Check Point finds potential cybercrime scenarios in ChatGPT4
Check Point Research (CPR) has released an initial analysis of ChatGPT4, surfacing five scenarios that allow threat actors to streamline malicious efforts and preparations faster and more precisely. Unfortunately, in some instances, even non-technical actors can create harmful tools.
CPR is sharing five scenarios of potentially malicious use of ChatGPT4. These include C++ malware that collects PDF files and sends them to FTP; phishing, including impersonating a bank and sending emails to employees; PHP reverse shell; and Java program that downloads and executes putty that can launch as a hidden powershell.
These scenarios sometimes empower non-technical individuals to create harmful tools, as if coding, constructing, and packaging is a simple recipe. Additionally, despite safeguards in ChatGPT4, some restrictions can be easily circumvented, enabling threat actors to achieve their objectives without much hindrance.
CPR warns of ChatGPT4's potential to accelerate cybercrime execution and will continue its platform analysis in the following days.
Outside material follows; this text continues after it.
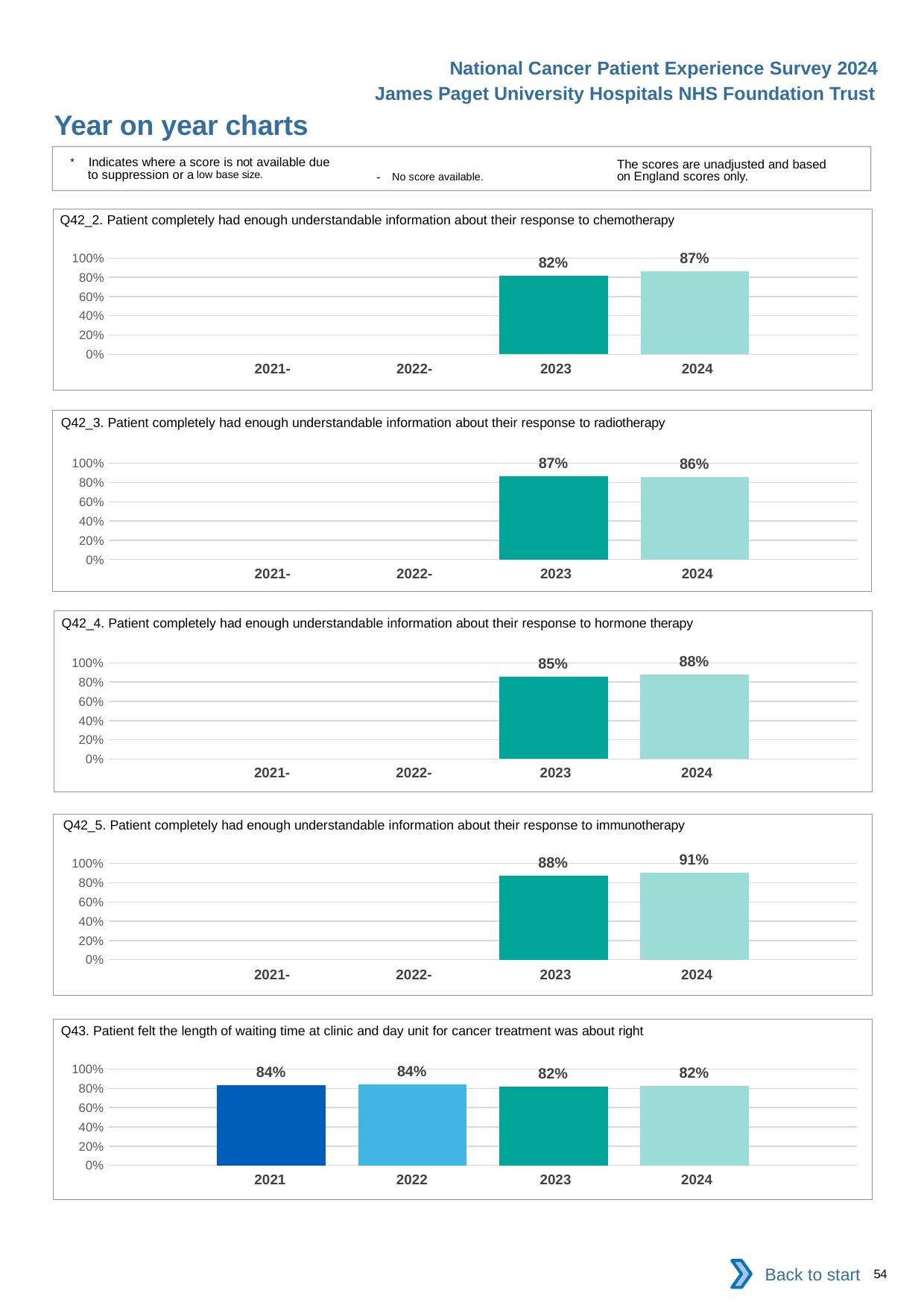
In the Q42_4 chart (hormone therapy), what is the difference between the 2024 and 2023 values? 3% In the Q42_2 chart (chemotherapy), what is the difference between the 2024 and 2023 values? 5% In the Q43 chart (waiting time at clinic and day unit), do the values rise or fall from 2021 to 2024? fall In the Q42_5 chart (immunotherapy), how many years have a bar plotted? 2 In the Q42_3 chart (radiotherapy), what is the value for 2023? 87% In the Q42_2 chart (chemotherapy), what is the value for 2024? 87% In the Q42_3 chart (radiotherapy), which year has the higher value, 2023 or 2024? 2023 What kind of chart is the Q43 chart (waiting time at clinic and day unit)? bar chart In the Q43 chart (waiting time at clinic and day unit), what is the value for 2021? 84% In the Q42_4 chart (hormone therapy), what is the value for 2024? 88% In the Q42_5 chart (immunotherapy), what is the value for 2024? 91% In the Q43 chart (waiting time at clinic and day unit), what is the difference between the 2022 and 2023 values? 2%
“After finding several ways in which ChatGPT can be used by hackers, and actual cases where it was, we spent the last 24 hours to see whether anything changed with the newest version of ChatGPT. While the new platform clearly improved on many levels, we can, however, report that there are potential scenarios where bad actors can accelerate cybercrime in ChatGPT4. ChatGPT4 can empower bad actors, even non-technical ones, with the tools to speed up and validate their activity,” says Oded Vanunu, head of products vulnerabilities research at Check Point Software.
“Bad actors can also use ChatGPT4’s quick responses to overcome technical challenges in developing malware. What we’re seeing is that ChatGPT4 can serve both good and bad actors. Good actors can use ChatGPT to craft and stitch code that is useful to society; but simultaneously, bad actors can use this AI technology for rapid execution of cybercrime. As AI plays a significant and growing role in cyberattacks and defence, we expect this platform to be used by hackers as well, and we will spend the following days to better understand how.”
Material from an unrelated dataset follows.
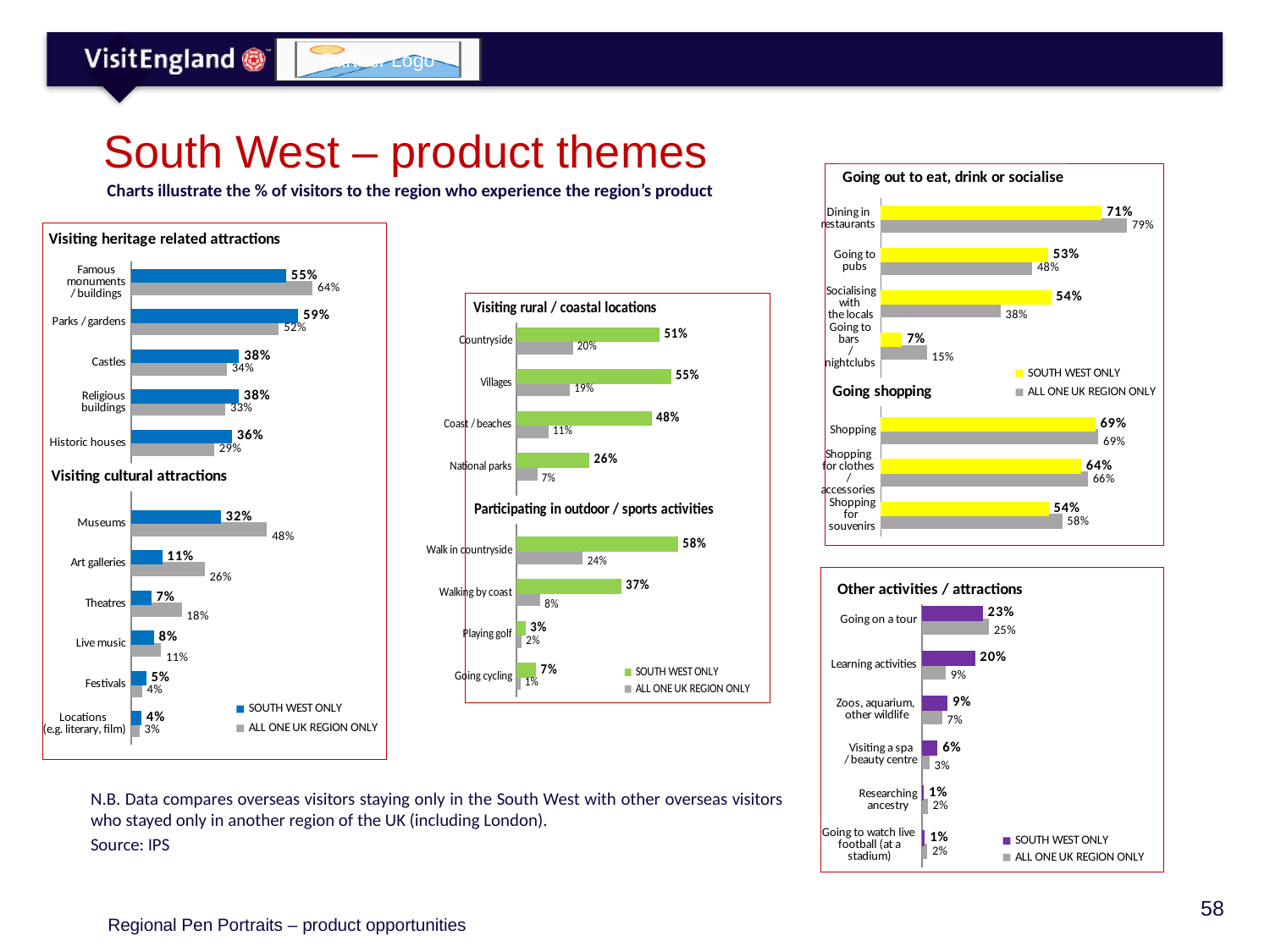
In the 'Going shopping' chart, what is the ALL ONE UK REGION ONLY value for Shopping for souvenirs? 58% In the 'Going out to eat, drink or socialise' chart, what is the SOUTH WEST ONLY value for Going to bars / nightclubs? 7% In the 'Visiting cultural attractions' chart, which category has the highest SOUTH WEST ONLY value? Museums In the 'Visiting rural / coastal locations' chart, which category has the lowest SOUTH WEST ONLY value? National parks How many series does the legend list in the 'Other activities / attractions' chart? 2 In the 'Going out to eat, drink or socialise' chart, which is larger for Dining in restaurants: the SOUTH WEST ONLY value or the ALL ONE UK REGION ONLY value? ALL ONE UK REGION ONLY In the 'Visiting cultural attractions' chart, what is the difference between the ALL ONE UK REGION ONLY and SOUTH WEST ONLY values for Art galleries? 15% In the 'Visiting rural / coastal locations' chart, what is the SOUTH WEST ONLY value for Coast / beaches? 48% In the 'Visiting heritage related attractions' chart, what is the ALL ONE UK REGION ONLY value for Famous monuments / buildings? 64% In the 'Participating in outdoor / sports activities' chart, how many categories are shown? 4 In the 'Other activities / attractions' chart, what is the difference between the SOUTH WEST ONLY and ALL ONE UK REGION ONLY values for Learning activities? 11% In the 'Visiting heritage related attractions' chart, what is the SOUTH WEST ONLY value for Parks / gardens? 59%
Importantly, in February this year, CPR found an instance of cybercriminals using ChatGPT to "improve" the code of a basic Infostealer malware from 2019. Although the code is not complicated or difficult to create, ChatGPT improved the Infostealer's code.
CPR notes, "As part of its content policy, OpenAI created barriers and restrictions to stop malicious content creation on its platform. Several restrictions have been set within ChatGPT's user interface to prevent the abuse of the models. For example, if you ask ChatGPT to write a phishing email impersonating a bank or create a malware, it will not generate it."
“However, we are seeing cyber criminals are working their way around ChatGPT's restrictions and there is an active chatter in the underground forums disclosing how to use OpenAI API to bypass ChatGPT´s barriers and limitations. This is done mostly by creating Telegram bots that use the API. These bots are advertised in hacking forums to increase their exposure," CPR researchers add.